There was a quote from Charles Simonyi that went something like this: If we don't expect business people to learn how to code, why do we expect coders to learn the business. Each path is extremely inefficient and is rife problems. So, instead, let's allow each group to focus on what they do best. Developers should stick to technology, business people should stick to business.
So, we have established that a business person is capable of performing some form of "development" to encode their domain expertise into a set of steps, "their intent". It is also probably safe to assume that a business person understands concepts like if-then-else, for-each and standard algebra. It is also safe to assume that they know nothing of JSP, Servlets, JMS, EJB, transactions, XA, JDBC, SQL, Java, Class, public/private, encapsulation, polymorphism, design pattern, singleton, facade, heap, stack, binary search tree, NP-complete, and on, and on, and on, .... So, where does this leave us? I think it means that software development stops being the pure domain of developers, and instead is split between developers and business people.

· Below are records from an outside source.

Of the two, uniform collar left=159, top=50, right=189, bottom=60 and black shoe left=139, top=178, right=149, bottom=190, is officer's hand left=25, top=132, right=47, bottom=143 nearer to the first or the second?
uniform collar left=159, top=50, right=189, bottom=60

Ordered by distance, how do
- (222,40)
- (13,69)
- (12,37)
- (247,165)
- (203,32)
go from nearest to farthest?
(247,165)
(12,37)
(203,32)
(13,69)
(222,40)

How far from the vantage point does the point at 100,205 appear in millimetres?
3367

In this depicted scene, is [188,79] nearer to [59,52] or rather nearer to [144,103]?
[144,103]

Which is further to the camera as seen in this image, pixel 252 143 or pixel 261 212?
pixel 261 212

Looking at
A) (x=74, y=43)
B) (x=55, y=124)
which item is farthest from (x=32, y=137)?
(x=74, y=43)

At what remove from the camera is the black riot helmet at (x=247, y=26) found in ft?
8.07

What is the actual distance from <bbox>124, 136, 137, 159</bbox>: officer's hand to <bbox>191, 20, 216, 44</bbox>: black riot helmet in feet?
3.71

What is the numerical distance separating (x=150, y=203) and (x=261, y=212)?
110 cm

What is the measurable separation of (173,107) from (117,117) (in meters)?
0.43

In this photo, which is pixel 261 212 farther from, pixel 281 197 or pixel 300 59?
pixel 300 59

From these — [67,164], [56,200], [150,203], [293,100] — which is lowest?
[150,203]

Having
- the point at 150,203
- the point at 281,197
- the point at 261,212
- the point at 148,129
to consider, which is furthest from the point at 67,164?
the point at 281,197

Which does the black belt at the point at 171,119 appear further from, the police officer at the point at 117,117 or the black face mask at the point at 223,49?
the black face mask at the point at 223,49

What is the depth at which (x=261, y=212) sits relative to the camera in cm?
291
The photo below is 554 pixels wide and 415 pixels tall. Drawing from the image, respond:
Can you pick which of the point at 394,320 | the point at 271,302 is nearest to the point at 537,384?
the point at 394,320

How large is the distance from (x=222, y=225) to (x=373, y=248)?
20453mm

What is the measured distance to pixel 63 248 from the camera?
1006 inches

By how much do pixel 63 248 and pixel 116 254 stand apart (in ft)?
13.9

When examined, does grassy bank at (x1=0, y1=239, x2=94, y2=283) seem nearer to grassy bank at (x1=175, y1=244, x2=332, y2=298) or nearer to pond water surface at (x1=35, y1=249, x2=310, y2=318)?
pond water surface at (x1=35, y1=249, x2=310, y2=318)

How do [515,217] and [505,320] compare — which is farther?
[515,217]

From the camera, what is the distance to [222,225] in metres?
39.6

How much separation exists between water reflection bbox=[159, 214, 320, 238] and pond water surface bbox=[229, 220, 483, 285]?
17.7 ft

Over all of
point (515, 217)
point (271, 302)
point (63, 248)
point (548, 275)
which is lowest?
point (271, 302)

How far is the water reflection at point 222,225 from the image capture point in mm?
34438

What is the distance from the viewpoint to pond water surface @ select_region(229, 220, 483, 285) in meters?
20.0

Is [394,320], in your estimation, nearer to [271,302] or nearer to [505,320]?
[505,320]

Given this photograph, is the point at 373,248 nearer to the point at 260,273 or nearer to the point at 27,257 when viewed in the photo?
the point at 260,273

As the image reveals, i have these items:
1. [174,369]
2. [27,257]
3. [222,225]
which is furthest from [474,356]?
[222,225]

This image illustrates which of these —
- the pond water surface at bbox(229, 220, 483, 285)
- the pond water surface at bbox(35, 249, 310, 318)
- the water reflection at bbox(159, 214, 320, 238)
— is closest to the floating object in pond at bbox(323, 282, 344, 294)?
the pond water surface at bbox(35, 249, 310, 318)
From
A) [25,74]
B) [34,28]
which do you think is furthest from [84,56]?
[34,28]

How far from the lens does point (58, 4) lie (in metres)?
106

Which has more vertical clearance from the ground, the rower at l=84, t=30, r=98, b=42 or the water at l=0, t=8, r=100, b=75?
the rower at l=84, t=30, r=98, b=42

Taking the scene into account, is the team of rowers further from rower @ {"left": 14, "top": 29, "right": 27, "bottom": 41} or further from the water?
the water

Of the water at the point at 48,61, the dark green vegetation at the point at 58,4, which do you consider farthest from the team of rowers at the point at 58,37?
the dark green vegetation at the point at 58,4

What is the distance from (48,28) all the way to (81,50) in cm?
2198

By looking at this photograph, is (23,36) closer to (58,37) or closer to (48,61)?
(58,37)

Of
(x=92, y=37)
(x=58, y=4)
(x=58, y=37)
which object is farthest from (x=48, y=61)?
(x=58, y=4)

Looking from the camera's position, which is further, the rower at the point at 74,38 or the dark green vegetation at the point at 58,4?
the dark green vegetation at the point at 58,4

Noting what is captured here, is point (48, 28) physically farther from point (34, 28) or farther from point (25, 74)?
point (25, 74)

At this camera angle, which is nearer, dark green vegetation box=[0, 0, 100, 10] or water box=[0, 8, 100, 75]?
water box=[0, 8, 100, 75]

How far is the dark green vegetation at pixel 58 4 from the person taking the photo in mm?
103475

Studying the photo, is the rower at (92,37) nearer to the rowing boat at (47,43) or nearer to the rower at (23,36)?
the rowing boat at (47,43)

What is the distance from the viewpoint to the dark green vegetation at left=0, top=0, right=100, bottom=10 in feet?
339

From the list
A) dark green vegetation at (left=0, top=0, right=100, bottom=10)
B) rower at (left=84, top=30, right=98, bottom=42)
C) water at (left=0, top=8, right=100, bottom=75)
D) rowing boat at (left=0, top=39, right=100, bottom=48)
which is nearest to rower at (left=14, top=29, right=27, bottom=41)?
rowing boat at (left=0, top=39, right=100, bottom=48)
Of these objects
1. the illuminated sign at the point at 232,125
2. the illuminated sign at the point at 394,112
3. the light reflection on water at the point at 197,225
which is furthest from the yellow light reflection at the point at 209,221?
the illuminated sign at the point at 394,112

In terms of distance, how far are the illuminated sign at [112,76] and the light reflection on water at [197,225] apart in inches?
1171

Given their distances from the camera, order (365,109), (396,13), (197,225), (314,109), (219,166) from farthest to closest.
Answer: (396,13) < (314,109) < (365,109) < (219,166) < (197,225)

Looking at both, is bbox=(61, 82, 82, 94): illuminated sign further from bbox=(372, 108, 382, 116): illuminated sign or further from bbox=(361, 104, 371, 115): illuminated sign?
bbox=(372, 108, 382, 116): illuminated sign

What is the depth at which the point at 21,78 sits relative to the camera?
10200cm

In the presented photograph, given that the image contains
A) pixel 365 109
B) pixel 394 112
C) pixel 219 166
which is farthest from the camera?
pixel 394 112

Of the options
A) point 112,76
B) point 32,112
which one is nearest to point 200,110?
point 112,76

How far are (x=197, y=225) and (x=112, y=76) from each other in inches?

If we look at a typical business system, we can see that it has inputs(JMS, GUI, etc...), a concrete data representation model in the form of a database schema, complex output in the form of varied reports, processes that criss-cross the system that have some triggers such as external events (JMS, Schedule, User, etc...) . There is also business logic in the form of calculations, business steps, if-blocks, etc... sprinkled through the system. Some of it lives embedded in the report logic, others in the processes, and some, perhaps, even implicit in the data storage or data format.
I think we can start to take steps to separate the domains. Process flows attempt to separate the process logic from the system logic. Web Services attempts to expose the individual services and by so reduce the hard linking between services. Business Intelligence is attempting to expose the data to the users and allow ad-hoc manipulation. Proliferation of domain specific languages, online compilers, rule engines is a sign of the desire to separate the system from the business rules. Hibernate, JDO, etc... are attempting to isolate the system from the underlying data stores, and map out the data definitions. Ontology's are attempting to bridge the interaction of a human defined relationships and a system. Mashups - i.e. http://www.programmableweb.com/, Yahoo Pipes, are yet more examples of technical concepts being exposed to non-technical people. All these things, in my opinion, are converging on the same topic of intentional programming.